▶ [RECORDS SHOWN]:
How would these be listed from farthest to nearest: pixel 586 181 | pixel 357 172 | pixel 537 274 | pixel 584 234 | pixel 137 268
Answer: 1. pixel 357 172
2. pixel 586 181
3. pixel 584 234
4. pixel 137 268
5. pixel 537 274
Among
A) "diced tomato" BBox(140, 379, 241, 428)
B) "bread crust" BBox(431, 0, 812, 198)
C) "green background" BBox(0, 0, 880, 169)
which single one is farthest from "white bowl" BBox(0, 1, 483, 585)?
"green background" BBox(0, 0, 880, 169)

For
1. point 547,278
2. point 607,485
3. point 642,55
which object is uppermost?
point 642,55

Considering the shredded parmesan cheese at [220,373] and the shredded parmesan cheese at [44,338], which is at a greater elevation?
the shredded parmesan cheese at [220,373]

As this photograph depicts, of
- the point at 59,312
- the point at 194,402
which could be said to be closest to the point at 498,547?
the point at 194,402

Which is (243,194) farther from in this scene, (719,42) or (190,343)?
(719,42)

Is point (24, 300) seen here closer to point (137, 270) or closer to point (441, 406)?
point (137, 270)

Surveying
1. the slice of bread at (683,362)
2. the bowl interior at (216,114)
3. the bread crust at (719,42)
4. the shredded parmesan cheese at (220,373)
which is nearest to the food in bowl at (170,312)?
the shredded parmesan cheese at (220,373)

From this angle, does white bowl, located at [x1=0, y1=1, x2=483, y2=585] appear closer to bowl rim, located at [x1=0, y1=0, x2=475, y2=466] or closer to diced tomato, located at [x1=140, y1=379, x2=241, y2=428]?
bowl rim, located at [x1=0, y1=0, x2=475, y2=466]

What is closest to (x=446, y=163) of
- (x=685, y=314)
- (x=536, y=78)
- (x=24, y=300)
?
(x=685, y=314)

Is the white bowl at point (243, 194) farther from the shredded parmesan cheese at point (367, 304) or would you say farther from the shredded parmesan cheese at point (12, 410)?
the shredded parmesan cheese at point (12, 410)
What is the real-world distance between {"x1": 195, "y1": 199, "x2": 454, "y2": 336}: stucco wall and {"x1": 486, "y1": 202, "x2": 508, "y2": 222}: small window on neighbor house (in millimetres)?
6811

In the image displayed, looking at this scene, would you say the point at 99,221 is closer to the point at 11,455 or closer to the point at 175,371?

▶ [STATED GOAL]: Reproduce every line above, character for character.

▶ [EXERCISE ANSWER]:
How would these be listed from farthest to nearest: pixel 586 181 | pixel 357 172 | pixel 537 274 | pixel 584 234 | pixel 137 268
Answer: 1. pixel 357 172
2. pixel 586 181
3. pixel 584 234
4. pixel 137 268
5. pixel 537 274
Among
A) "diced tomato" BBox(140, 379, 241, 428)
B) "bread crust" BBox(431, 0, 812, 198)
C) "green background" BBox(0, 0, 880, 169)
which single one is farthest from "white bowl" BBox(0, 1, 483, 585)?
"green background" BBox(0, 0, 880, 169)

For
1. point 547,278
2. point 607,485
3. point 642,55
which object is uppermost?
point 642,55

Considering the shredded parmesan cheese at [220,373] and the shredded parmesan cheese at [44,338], which is at a greater elevation?
the shredded parmesan cheese at [220,373]

As this photograph depicts, of
- the point at 59,312
- the point at 194,402
which could be said to be closest to the point at 498,547?
the point at 194,402

Which is (243,194) farther from in this scene, (719,42) or (190,343)?
(719,42)

Is point (24, 300) seen here closer to point (137, 270) or closer to point (441, 406)?
point (137, 270)

Surveying
1. the slice of bread at (683,362)
2. the bowl interior at (216,114)
3. the bread crust at (719,42)
4. the shredded parmesan cheese at (220,373)
which is nearest to the food in bowl at (170,312)?
the shredded parmesan cheese at (220,373)

From this angle, does white bowl, located at [x1=0, y1=1, x2=483, y2=585] appear closer to bowl rim, located at [x1=0, y1=0, x2=475, y2=466] or closer to diced tomato, located at [x1=140, y1=379, x2=241, y2=428]?
bowl rim, located at [x1=0, y1=0, x2=475, y2=466]

What is closest to (x=446, y=163) of
- (x=685, y=314)
- (x=536, y=78)
- (x=24, y=300)
?
(x=685, y=314)

Is the white bowl at point (243, 194) farther from the shredded parmesan cheese at point (367, 304) or would you say farther from the shredded parmesan cheese at point (12, 410)?
the shredded parmesan cheese at point (12, 410)
What is the real-world distance between {"x1": 195, "y1": 199, "x2": 454, "y2": 336}: stucco wall and {"x1": 486, "y1": 202, "x2": 508, "y2": 222}: small window on neighbor house (in millimetres)?
6811

In the image displayed, looking at this scene, would you say the point at 99,221 is closer to the point at 11,455 or closer to the point at 175,371?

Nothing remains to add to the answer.